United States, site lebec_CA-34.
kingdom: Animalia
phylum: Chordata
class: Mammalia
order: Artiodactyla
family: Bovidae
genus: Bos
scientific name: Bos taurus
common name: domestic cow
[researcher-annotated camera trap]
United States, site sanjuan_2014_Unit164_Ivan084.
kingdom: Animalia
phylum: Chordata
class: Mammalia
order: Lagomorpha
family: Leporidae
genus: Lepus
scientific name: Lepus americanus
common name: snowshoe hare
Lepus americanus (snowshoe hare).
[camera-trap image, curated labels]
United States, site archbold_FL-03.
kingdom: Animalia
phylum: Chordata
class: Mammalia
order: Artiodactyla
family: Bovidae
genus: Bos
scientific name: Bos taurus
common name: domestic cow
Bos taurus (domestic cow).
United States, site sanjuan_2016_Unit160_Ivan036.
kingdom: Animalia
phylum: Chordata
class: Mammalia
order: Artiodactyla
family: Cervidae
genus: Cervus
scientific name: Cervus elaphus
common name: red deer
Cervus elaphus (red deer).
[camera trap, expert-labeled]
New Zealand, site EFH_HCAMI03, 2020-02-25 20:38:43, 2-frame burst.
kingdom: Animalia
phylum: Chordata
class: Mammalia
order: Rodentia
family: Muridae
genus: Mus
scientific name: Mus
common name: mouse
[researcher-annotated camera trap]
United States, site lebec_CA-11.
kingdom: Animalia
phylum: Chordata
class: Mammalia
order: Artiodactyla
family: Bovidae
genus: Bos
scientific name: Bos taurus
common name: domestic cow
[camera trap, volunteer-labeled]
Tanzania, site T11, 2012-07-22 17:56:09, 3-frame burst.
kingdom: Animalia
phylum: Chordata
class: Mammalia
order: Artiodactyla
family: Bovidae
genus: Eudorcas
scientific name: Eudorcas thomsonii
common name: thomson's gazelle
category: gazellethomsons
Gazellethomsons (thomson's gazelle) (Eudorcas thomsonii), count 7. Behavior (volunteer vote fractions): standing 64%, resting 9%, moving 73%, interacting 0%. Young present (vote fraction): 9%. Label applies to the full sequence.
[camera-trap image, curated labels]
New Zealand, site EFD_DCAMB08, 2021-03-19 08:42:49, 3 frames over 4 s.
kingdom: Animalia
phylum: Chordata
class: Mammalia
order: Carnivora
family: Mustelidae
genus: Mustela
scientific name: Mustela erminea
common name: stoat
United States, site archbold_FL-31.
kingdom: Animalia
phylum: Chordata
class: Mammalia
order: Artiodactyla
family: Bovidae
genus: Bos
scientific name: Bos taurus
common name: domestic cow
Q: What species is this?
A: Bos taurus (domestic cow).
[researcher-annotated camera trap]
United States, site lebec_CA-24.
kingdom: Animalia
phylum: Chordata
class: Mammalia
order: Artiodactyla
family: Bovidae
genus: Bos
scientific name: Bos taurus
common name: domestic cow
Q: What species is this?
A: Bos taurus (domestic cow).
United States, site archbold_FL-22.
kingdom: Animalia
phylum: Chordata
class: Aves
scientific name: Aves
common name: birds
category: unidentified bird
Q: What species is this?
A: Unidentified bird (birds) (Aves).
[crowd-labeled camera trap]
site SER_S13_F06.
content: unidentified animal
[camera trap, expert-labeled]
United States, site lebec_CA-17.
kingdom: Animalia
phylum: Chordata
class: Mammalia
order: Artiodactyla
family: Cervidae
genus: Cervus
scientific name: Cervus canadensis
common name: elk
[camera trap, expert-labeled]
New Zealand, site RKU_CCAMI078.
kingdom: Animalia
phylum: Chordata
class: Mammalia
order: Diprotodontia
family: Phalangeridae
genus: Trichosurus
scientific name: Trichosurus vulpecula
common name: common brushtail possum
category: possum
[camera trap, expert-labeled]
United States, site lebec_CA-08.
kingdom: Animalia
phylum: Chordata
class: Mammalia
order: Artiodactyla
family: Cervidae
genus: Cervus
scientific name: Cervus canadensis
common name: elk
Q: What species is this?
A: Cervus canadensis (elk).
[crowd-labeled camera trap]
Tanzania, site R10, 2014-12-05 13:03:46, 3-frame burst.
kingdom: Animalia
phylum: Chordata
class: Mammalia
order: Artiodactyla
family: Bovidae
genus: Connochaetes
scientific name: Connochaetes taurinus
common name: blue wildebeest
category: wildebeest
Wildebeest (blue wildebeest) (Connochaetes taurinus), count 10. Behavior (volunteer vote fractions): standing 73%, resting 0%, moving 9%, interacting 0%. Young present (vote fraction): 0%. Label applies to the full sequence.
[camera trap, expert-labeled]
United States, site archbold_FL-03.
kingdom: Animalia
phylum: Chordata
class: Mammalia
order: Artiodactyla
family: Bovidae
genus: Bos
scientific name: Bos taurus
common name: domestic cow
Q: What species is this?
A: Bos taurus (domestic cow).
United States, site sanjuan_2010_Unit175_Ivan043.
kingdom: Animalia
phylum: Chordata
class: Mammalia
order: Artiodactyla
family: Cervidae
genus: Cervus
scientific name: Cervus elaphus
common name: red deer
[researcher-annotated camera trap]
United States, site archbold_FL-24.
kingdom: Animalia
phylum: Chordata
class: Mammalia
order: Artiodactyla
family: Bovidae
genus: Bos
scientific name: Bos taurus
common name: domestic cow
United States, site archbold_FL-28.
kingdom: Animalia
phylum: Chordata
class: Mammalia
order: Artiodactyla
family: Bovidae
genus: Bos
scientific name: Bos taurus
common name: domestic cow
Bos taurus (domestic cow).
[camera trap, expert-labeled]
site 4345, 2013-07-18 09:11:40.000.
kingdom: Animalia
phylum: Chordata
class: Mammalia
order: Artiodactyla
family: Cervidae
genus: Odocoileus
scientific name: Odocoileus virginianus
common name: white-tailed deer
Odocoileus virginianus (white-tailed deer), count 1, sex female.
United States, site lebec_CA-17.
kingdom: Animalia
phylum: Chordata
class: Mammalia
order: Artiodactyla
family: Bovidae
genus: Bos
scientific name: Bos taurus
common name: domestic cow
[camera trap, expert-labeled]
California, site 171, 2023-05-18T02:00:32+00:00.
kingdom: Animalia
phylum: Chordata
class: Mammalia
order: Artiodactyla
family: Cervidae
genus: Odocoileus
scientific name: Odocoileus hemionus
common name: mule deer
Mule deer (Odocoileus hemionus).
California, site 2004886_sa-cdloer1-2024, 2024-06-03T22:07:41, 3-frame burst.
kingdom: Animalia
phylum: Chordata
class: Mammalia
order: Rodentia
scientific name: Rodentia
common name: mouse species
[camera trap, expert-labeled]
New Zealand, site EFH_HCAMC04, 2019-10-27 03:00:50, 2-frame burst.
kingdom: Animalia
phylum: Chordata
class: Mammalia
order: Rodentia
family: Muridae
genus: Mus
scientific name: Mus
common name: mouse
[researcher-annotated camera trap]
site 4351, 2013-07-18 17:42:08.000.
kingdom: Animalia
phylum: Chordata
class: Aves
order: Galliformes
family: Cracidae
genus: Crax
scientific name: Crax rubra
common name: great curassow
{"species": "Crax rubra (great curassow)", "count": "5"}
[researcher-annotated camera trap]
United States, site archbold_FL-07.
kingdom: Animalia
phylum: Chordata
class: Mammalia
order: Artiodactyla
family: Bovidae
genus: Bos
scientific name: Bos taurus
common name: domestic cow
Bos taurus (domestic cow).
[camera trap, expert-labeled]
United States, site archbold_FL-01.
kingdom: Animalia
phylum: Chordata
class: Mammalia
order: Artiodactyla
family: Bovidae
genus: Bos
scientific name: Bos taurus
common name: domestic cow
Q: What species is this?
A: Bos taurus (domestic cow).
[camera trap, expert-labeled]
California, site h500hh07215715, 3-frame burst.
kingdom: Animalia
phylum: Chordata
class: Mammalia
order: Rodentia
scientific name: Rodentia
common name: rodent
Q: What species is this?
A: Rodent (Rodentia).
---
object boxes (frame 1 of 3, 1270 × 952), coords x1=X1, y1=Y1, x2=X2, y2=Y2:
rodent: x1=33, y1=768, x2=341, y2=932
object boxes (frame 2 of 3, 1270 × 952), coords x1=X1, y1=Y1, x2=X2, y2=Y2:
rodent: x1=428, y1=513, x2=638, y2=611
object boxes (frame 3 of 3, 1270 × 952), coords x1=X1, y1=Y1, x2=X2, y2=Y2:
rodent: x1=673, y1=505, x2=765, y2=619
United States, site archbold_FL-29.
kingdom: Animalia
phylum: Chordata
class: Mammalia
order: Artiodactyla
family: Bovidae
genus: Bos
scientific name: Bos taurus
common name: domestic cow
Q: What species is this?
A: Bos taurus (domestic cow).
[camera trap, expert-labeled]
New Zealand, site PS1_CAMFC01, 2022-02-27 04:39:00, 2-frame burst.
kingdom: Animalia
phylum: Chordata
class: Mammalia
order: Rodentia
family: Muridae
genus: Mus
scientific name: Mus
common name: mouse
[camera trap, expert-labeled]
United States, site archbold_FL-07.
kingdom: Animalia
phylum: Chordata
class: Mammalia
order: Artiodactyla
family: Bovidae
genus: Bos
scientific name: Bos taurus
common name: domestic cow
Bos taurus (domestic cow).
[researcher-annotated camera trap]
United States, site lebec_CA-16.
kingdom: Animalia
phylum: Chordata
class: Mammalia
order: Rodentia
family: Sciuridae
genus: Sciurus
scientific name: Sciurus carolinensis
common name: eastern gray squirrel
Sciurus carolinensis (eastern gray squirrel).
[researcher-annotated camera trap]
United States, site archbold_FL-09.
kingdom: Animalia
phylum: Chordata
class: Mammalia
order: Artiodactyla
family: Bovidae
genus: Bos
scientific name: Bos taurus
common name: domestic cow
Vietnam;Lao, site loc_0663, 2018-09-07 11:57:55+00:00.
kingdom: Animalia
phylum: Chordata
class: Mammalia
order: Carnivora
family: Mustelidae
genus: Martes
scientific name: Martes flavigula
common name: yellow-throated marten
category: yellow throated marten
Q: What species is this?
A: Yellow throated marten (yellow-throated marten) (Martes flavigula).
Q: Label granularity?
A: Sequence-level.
####################
**WHAT YOU HAVE TO DO**
Above are the entries. Output exactly the lines beginning with the line that has "United States, site archbold_FL-09." and ending with the line that has "common name: yellow-throated marten".

**TASK RESULT**
United States, site archbold_FL-09.
kingdom: Animalia
phylum: Chordata
class: Mammalia
order: Artiodactyla
family: Bovidae
genus: Bos
scientific name: Bos taurus
common name: domestic cow
Vietnam;Lao, site loc_0663, 2018-09-07 11:57:55+00:00.
kingdom: Animalia
phylum: Chordata
class: Mammalia
order: Carnivora
family: Mustelidae
genus: Martes
scientific name: Martes flavigula
common name: yellow-throated marten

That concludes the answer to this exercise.